L’ultimo episodio è avvenuto nella nette di domenica 26 e lunedì 27 maggio 2019, quando ignoti sono entrati all’interno del box di proprietà del Sig. Antonio Arena, residente in Via Fuga nr. 7 e, dopo aver praticato il classico foro vicino alla maniglia, hanno asportato una bici da passeggio del valore di 250 euro, 4 cerchi in lega da 18 dell’Audi di sua proprietà, una cassetta con attrezzi, una valigetta con avvitatore, un flex ed una lucidatrice per la carrozzeria dell’auto.

Un danno da oltre 1500 euro del quale il Sig. Arena non potrà recuperare nulla non essendo assicurato, senza contare il danno arrecato alla porta del box che dovrà essere sostituita con un’altra più resistente e dal prezzo maggiorato, ovviamente. Il Sig. Arena chiamava immediatamente il pronto intervento dei Carabinieri che si recavano sul posto dove veniva constato l’accaduto.

Fin qui il resoconto di quanto accaduto ma l’ondata di microcriminalità che colpisce la Città è continuo, un’emorragia che sta svenando i cittadini. Ormai i residenti sono esasperati. L’allarme furti e sicurezza in città è sempre alto. Nel frattempo, monta la “rabbia” dei residenti, ma più in generale dei cittadini sannicolesi alla mercé di una micro delinquenza che ha scambiato la Città quale terreno fertile per commettere furti di ogni genere, sicuri di poterla farla “franca”, a meno che non siano talmente sfigati da essere scoperti dagli uomini delle Forze dell’Ordine nel loro giro di perlustrazione. Un paese tranquillo San Nicola la Strada, almeno fino a una decina di anni orsono, ma che negli ultimi “tempi” è sempre più spesso vittima di soprusi e furti che la gente si è anche stancata persino di denunciare per mancato riscontro.

Capisco i problemi dell’immigrazione da gestire, i delicati problemi finanziari del comune a causa del dissesto, anche se ora la Città dovrebbe essere fuori dal dissesto, il voler migliorare le aree pubbliche, le strade asfaltate e creare attività ludiche, sportive e culturali per far crescere il nostro paese, ma mi chiedo e chiedo: “Come si ottiene tutto questo se sempre più spesso succedono furti praticamente ad ogni ora del giorno e della notte, se non ci sono controlli che salvaguardino la sicurezza dei cittadini, se la videosorveglianza non da i frutti sperati (c’è qualcuno che dorme?), se ai semafori siamo terrorizzati dal dire “no” al lavavetri di turno per paura di reazioni violente, se davanti a queste condizioni di invivibilità, per timore, siamo costretti a limitare l’indipendenza dei nostri giovani ed anziani tenendoli sotto controllo per paura di personaggi loschi che si aggirano nelle nostre strade?

È veramente questa la San Nicola che stiamo creando?
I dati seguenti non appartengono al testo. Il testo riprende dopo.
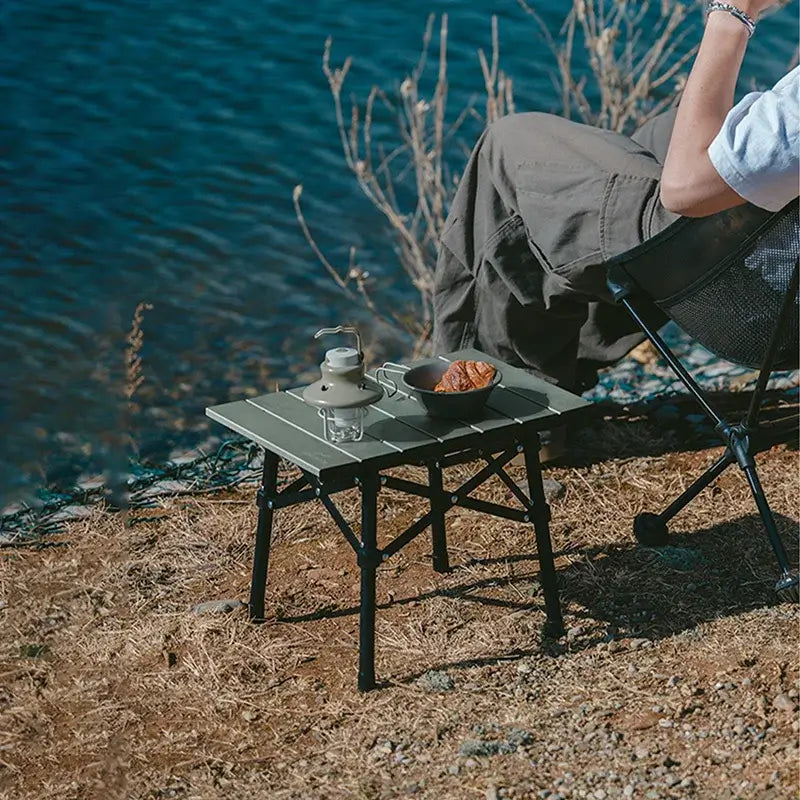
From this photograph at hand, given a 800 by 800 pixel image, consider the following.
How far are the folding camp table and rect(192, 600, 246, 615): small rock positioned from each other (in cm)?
8

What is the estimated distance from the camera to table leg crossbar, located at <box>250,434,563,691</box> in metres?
2.75

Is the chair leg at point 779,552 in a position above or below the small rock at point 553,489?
above

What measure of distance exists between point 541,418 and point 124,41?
5.92 m

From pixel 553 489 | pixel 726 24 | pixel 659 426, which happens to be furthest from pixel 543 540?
pixel 659 426

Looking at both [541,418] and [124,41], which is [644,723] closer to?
[541,418]

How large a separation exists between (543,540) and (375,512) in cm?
42

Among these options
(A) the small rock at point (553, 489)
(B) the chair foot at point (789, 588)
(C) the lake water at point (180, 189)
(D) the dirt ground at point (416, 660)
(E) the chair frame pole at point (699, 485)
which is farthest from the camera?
(C) the lake water at point (180, 189)

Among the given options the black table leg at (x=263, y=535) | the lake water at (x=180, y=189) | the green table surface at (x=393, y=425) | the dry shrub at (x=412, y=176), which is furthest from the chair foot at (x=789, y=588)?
the lake water at (x=180, y=189)

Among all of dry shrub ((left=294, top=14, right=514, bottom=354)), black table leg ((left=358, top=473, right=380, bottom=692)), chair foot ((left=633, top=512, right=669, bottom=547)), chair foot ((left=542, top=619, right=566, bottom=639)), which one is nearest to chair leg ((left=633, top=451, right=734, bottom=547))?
chair foot ((left=633, top=512, right=669, bottom=547))

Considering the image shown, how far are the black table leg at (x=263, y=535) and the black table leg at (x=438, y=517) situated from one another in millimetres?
333

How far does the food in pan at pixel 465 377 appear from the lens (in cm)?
284

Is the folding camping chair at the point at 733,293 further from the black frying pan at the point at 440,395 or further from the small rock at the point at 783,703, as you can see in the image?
the black frying pan at the point at 440,395

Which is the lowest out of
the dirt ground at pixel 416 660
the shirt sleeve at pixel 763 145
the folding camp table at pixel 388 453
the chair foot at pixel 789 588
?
the dirt ground at pixel 416 660

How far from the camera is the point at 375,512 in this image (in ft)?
9.00
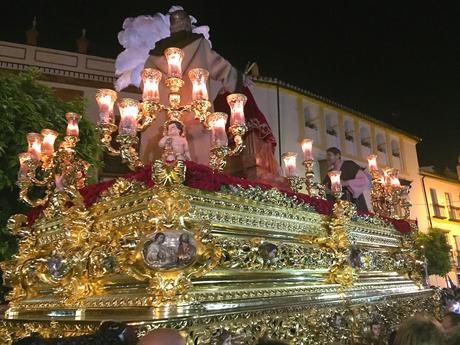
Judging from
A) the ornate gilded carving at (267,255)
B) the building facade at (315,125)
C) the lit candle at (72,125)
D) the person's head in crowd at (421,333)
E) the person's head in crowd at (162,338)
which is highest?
the building facade at (315,125)

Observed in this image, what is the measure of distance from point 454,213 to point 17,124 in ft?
89.3

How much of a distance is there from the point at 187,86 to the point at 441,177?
2534cm

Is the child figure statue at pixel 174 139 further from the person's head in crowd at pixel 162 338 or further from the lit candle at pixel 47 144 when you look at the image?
the person's head in crowd at pixel 162 338

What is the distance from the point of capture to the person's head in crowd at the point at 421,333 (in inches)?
93.4

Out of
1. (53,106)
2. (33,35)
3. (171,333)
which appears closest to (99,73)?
(33,35)

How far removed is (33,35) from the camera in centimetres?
1508

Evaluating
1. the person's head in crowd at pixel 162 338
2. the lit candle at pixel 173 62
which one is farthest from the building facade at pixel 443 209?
the person's head in crowd at pixel 162 338

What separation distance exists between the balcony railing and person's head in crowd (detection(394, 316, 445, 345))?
27.3 meters

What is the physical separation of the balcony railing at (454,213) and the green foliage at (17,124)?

E dov’è il miglioramento ed il progresso? Dov’è la libertà delle persone se siamo schiavi delle paure? Il diritto alla sicurezza e ad una migliore qualità della vita urbana costituisce una priorità che richiede, a fronte di problematiche complesse, l’azione congiunta e sinergica di più livelli di governo, nell’ambito delle rispettive responsabilità e competenze.